Text shown:
>>>>>

More than 1,000 political prisoners captured during the Yemen civil war began to be released on Thursday in a massive prisoner swap negotiated over the past two years and largely overseen by the UN and International Committee of the Red Cross.
The exchange led to scenes of celebration and triumph inside Yemen. UN diplomats said they hoped the bulk of the swap would be completed over the next two days.
The exchange has involved a complex compilation of agreed lists of names, logistical planning, and the slow build-up of trust between the parties in the six-year civil war. The diplomats hope some of the trust could yet be used to open the way for talks on an interim national joint declaration and ceasefire.
The UN has been struggling to negotiate a ceasefire between Houthi rebels, initially based in the north, and a Saudi-backed and UN-recognised government.
In total, seven flights took place on five planes, and more than 700 detainees were released during the first day’s more than 12-hour long operation. Two planes left Abha in Saudi Arabia bound for Sana’a, Yemen’s capital; two more carried detainees within Yemen from Seiyun airport, Hadhramaut, to Sana’a; and three flights departed Sana’a, two to Seiyun and one to Riyadh in Saudi Arabia.

<<<<<

Stated task 1: Collect every line of the rows below that contains the word "hair".

(Items from a data source)
>>>>>

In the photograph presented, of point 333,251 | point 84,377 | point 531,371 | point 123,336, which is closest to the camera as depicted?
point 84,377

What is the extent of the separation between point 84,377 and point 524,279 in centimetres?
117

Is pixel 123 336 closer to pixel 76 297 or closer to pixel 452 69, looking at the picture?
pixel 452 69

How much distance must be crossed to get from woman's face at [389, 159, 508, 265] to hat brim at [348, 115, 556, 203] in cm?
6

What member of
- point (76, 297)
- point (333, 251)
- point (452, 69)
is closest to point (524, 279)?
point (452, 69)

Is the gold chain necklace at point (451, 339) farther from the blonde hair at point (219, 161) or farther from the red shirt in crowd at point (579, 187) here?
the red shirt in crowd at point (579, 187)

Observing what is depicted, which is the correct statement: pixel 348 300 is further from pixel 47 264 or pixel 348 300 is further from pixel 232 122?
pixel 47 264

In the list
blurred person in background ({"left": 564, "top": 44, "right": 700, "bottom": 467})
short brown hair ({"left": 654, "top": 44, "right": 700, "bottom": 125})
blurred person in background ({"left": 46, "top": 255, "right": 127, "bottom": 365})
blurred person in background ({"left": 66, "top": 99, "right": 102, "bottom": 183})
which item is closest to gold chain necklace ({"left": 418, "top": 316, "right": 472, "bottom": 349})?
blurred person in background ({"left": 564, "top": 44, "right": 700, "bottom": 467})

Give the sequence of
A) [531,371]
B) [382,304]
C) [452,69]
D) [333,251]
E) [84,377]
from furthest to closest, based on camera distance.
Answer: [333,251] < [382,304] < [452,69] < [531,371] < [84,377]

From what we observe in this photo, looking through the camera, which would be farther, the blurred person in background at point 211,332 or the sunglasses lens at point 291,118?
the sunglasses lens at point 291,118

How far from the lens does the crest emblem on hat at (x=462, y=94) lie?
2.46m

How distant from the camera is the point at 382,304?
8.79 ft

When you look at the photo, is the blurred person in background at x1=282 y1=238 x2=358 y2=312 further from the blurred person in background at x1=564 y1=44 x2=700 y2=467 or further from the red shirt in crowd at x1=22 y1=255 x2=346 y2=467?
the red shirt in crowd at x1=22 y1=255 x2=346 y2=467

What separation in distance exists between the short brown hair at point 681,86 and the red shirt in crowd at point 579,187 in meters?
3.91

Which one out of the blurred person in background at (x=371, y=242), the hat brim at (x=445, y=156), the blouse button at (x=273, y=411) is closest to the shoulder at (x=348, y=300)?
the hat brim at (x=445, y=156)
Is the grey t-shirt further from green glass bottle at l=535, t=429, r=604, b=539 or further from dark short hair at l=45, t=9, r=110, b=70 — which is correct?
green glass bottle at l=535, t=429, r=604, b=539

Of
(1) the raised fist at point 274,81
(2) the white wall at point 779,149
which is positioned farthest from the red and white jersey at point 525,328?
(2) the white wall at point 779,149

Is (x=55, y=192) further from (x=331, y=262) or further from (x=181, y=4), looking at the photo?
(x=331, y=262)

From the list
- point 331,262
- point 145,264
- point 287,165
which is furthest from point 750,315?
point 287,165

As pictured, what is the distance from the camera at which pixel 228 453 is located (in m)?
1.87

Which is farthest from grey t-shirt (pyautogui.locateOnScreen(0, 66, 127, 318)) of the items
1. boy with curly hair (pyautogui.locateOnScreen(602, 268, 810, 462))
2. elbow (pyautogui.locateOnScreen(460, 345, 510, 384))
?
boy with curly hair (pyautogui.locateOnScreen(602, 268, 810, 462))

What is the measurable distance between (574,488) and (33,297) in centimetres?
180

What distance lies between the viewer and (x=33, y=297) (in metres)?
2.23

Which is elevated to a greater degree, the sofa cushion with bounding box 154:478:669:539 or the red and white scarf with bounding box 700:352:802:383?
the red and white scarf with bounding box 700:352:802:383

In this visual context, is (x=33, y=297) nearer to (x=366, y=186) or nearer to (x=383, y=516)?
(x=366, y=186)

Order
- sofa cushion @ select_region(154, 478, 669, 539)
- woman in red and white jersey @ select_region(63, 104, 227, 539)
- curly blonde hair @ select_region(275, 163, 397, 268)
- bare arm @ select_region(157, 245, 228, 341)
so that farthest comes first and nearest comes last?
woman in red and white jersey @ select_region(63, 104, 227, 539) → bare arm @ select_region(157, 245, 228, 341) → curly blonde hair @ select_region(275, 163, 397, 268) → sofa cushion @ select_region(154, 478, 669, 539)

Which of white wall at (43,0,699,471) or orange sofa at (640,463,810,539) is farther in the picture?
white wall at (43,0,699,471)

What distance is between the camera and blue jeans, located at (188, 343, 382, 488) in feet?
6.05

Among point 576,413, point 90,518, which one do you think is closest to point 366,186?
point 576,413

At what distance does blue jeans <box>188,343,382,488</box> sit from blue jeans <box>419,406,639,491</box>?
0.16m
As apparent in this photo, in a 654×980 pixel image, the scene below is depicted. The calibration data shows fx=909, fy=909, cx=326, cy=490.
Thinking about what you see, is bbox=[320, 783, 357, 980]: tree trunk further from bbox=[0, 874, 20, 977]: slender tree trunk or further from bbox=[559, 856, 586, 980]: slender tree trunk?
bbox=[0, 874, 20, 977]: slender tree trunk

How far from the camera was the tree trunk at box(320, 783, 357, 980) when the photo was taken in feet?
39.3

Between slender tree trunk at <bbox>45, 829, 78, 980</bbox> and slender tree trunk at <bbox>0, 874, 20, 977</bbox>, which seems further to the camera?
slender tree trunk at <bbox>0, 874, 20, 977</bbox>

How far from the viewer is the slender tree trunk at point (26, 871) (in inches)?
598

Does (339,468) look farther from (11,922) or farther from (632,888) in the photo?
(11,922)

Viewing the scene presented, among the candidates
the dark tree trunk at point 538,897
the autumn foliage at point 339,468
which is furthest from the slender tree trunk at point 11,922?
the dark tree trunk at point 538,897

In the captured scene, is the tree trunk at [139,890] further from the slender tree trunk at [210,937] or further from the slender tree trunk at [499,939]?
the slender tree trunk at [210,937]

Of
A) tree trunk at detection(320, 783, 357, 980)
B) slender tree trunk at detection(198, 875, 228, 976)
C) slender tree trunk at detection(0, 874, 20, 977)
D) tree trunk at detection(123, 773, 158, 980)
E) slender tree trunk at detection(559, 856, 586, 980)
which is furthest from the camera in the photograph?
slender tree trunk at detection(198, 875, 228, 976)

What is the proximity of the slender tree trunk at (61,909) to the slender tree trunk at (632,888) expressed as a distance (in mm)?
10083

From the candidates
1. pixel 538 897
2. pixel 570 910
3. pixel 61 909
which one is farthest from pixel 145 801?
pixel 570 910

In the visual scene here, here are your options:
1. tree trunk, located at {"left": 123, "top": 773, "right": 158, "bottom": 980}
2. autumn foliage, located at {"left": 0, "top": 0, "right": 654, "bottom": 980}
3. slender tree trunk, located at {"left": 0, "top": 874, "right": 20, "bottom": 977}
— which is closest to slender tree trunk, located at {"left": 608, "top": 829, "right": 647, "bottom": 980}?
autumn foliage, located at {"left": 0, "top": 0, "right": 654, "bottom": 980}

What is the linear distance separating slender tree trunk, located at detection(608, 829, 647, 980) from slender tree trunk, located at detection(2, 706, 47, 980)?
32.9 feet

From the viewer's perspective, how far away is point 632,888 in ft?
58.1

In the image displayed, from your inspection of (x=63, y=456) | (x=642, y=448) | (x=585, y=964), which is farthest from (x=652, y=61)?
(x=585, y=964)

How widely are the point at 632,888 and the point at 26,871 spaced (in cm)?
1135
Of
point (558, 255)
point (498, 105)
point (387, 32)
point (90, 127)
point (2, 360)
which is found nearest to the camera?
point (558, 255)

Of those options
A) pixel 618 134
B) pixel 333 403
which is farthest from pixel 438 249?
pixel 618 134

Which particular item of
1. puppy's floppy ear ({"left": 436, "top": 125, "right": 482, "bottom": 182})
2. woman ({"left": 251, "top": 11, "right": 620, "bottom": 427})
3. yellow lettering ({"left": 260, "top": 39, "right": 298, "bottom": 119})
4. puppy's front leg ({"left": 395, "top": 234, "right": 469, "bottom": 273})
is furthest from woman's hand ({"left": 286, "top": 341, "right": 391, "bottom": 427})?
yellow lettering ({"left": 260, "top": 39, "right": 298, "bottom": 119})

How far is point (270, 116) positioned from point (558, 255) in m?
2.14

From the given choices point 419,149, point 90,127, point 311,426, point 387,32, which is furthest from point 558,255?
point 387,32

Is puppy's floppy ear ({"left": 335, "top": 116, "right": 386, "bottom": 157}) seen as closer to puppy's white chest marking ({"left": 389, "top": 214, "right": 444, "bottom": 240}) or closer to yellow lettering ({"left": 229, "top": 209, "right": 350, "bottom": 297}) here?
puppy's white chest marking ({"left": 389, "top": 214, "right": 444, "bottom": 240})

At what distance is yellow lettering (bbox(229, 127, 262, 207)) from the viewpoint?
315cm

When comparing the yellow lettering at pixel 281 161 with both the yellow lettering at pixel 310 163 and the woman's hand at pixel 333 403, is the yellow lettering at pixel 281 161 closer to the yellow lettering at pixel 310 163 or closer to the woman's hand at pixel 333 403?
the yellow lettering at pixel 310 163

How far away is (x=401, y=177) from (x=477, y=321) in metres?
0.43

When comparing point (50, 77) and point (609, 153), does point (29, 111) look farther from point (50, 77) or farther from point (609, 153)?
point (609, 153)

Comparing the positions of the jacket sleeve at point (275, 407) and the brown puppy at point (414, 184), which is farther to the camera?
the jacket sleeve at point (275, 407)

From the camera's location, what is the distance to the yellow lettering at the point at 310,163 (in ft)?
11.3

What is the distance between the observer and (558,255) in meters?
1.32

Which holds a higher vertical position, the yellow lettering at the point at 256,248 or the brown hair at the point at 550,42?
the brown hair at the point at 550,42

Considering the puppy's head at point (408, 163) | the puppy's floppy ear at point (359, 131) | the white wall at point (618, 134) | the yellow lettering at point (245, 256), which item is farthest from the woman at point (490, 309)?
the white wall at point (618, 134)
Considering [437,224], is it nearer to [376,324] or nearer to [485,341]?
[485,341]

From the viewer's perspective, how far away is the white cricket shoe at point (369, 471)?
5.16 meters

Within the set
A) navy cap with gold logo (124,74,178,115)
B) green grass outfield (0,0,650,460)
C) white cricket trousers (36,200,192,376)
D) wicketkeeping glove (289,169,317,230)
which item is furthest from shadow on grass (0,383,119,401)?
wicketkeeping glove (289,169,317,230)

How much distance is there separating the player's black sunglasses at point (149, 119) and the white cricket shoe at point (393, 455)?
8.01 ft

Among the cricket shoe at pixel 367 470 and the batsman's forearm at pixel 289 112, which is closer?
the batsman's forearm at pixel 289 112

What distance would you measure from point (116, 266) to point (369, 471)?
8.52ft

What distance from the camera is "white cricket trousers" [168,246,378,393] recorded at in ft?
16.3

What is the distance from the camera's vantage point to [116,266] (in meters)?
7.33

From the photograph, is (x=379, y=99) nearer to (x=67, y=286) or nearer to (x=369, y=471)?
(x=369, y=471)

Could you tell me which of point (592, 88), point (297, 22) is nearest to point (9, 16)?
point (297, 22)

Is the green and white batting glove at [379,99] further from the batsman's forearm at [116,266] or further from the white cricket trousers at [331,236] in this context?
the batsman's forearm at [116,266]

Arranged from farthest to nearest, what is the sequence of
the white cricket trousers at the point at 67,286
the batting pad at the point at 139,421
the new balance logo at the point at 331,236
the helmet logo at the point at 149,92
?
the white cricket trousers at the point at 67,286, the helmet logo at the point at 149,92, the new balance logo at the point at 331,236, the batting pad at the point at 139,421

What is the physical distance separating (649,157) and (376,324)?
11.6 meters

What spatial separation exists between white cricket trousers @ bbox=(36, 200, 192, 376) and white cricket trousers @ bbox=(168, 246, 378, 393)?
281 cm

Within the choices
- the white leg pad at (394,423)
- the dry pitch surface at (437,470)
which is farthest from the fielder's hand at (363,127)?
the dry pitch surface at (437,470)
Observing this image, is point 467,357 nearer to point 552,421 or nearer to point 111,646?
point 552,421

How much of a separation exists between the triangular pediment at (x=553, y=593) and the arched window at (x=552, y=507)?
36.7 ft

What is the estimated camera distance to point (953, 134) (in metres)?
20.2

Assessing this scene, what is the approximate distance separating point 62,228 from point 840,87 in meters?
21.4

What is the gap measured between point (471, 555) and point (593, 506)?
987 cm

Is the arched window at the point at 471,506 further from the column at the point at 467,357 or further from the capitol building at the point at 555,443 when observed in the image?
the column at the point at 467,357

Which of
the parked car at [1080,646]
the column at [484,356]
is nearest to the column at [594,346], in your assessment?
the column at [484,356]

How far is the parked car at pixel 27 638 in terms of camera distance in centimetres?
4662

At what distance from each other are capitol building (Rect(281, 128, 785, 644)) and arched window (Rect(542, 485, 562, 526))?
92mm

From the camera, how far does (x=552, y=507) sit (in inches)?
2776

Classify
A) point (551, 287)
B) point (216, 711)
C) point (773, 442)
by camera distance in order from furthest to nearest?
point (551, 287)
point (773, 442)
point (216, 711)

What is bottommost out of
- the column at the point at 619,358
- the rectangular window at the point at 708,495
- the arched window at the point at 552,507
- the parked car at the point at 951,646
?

<<<<<

Stated task 2: Decide whether each statement agrees with the report on the Yemen prisoner swap, answering yes or no and quoting the deciding words of the report: (a) More than 700 detainees were freed on the first day. (b) Two planes flew from Riyadh to Sana'a. (c) The swap was negotiated over the past six years.

Full solution 1:
Is the gold chain necklace at point (451, 339) farther from the blonde hair at point (219, 161) or farther from the red shirt in crowd at point (579, 187) here?
short brown hair ({"left": 654, "top": 44, "right": 700, "bottom": 125})
What separation in distance exists between the short brown hair at point 681,86 and the red shirt in crowd at point 579,187 in meters?
Is the grey t-shirt further from green glass bottle at l=535, t=429, r=604, b=539 or further from dark short hair at l=45, t=9, r=110, b=70 — which is correct?
1. boy with curly hair (pyautogui.locateOnScreen(602, 268, 810, 462))
boy with curly hair (pyautogui.locateOnScreen(602, 268, 810, 462))
- curly blonde hair @ select_region(275, 163, 397, 268)
woman in red and white jersey @ select_region(63, 104, 227, 539) → bare arm @ select_region(157, 245, 228, 341) → curly blonde hair @ select_region(275, 163, 397, 268) → sofa cushion @ select_region(154, 478, 669, 539)
Which holds a higher vertical position, the yellow lettering at the point at 256,248 or the brown hair at the point at 550,42?
the brown hair at the point at 550,42

Full solution 2:
(a) Yes: "more than 700 detainees were released during the first day’s more than 12-hour long operation"
(b) No: "Two planes left Abha in Saudi Arabia bound for Sana’a"
(c) No: "negotiated over the past two years"